From the end of 1939 the German occupiers ordered that a council of "Jewish elders" was to be established in each community and that it was to be fully responsible for the execution of German orders. According to Dawid’s diary Dawid’s father and other adults elected such a council on 5 August 1940. The Judenrat and the Jewish Police were forced, often under pain of death, to follow the directives of the Nazis and their ever-increasing demands. They had little choice but to act. In normal circumstances, elders were indeed often heads of the Jewish communal organization. However, in Bodzentyn at this time the elderly community leaders, Nus’n Szachter and Icek Szafir, were perceived as being unable to cope with the Germans.

The town elders of Bodzentyn deemed it wise to select a younger man. The committee saw fit to place its trust in Froyim Szachter. Initially, he sought to mitigate German demands for valuables, and to lessen the horror of labor roundups, but in the end he found it impossible to cope with the situation. Szachter was arrested and taken to the Gestapo in Kielce for questioning. Various attempts to pay a ransom for his release failed. He was eventually transferred to Auschwitz where he perished.

German troops in Poland encountering a Jewish man on the street.
© Bodzentyn.net, courtesy of Deutsches Bundesarchiv (German Federal Archive), Photo 101I-320-0939-15.

Young Dawid begins to sense the escalating danger, but not so much in 1940 and not so much perhaps in Krajno. Henry Krystal, who had come to lodge with his maternal grandparents in Bodzentyn a few months after the outbreak of war remarks that "things were not yet tightened up in the small towns and villages, but it was getting there". On 24 March 1941 Dawid writes: "... we hardly ever see any soldiers in our part of the neighborhood."

Learning about the killing of "another victim" on 13 December 1941 Dawid says "nothing like that had ever happened". This description of events is confirmed by Michael Zelon, a refugee from Płock: "At that time the [whole] situation changed, they were stricter with us: the Germans came in every few days with some Germans inspecting [making searches] and confiscating things."
★ ★ ★ ★ ★ ★ ★
Required work: Render this sentence from the Bodzentyn passage in Spanish: "Various attempts to pay a ransom for his release failed." The listing has no connection to the Bodzentyn passage.

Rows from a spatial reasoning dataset
★ ★ ★ ★ ★ ★ ★
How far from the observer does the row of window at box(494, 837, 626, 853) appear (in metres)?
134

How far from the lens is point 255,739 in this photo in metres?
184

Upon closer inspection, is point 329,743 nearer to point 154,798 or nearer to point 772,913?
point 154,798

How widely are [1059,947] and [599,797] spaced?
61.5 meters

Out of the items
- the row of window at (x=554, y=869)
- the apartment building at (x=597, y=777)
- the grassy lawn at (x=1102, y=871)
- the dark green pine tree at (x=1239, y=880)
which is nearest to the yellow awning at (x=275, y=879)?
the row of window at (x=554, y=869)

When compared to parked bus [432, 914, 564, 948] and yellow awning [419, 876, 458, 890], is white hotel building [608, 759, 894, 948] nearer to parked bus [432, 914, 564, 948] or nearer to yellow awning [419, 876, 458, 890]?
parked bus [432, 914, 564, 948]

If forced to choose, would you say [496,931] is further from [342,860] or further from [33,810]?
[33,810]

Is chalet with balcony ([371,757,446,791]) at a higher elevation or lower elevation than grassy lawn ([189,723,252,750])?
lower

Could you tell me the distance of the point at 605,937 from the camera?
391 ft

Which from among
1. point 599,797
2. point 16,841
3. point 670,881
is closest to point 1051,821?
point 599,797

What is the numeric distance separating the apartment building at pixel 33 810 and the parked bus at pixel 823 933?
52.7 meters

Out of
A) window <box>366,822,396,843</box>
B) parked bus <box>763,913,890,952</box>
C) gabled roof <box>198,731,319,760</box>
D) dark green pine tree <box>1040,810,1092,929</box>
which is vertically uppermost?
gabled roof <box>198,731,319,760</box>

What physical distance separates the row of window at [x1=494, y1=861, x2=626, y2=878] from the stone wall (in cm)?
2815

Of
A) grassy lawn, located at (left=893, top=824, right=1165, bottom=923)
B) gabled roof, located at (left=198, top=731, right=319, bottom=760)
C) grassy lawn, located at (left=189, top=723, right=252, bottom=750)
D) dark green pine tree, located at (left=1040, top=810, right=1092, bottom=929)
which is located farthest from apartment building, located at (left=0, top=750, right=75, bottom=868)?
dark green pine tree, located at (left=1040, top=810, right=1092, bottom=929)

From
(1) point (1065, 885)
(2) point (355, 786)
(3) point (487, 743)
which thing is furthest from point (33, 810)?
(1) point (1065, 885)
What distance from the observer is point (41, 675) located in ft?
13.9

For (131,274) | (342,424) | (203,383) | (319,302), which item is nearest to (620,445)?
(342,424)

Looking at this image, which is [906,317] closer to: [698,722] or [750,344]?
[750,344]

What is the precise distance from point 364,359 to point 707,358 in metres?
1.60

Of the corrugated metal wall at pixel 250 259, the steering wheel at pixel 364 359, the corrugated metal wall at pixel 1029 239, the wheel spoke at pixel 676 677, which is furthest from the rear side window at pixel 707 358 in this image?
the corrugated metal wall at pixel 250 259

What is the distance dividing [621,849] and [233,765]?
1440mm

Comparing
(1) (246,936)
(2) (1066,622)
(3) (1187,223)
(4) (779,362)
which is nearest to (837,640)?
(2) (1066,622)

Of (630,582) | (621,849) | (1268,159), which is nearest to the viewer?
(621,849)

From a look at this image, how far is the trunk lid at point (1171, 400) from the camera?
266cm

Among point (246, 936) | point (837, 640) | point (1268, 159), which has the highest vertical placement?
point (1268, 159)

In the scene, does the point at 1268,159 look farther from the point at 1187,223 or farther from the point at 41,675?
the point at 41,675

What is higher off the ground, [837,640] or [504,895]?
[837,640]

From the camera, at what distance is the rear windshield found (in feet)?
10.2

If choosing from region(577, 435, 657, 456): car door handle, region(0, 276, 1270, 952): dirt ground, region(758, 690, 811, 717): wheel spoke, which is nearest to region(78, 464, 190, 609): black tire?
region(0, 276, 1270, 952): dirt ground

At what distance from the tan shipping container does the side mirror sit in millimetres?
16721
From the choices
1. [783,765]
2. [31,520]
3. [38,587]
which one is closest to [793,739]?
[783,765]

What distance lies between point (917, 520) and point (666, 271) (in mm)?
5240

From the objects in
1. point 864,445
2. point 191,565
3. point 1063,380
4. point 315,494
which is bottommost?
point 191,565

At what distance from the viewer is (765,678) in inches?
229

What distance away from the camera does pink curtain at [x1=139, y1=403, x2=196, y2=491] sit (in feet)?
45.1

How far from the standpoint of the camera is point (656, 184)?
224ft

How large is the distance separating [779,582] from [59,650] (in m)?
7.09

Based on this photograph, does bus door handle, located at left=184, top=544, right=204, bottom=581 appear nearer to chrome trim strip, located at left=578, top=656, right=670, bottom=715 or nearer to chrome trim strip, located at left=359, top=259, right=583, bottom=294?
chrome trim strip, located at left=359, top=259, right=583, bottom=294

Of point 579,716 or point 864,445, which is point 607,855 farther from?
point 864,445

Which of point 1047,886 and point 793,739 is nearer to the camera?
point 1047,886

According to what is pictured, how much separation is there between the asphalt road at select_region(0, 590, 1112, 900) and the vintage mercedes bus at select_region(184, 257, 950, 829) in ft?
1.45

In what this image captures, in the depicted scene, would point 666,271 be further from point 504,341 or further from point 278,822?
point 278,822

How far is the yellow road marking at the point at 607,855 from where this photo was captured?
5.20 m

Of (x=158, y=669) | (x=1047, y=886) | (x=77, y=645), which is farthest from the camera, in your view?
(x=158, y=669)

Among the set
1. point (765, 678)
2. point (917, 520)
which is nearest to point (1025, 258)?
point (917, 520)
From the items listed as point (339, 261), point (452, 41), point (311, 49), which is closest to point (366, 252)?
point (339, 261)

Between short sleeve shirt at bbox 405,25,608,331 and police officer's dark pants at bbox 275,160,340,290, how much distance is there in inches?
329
★ ★ ★ ★ ★ ★ ★
Expected answer: Varios intentos de pagar un rescate por su liberación fracasaron.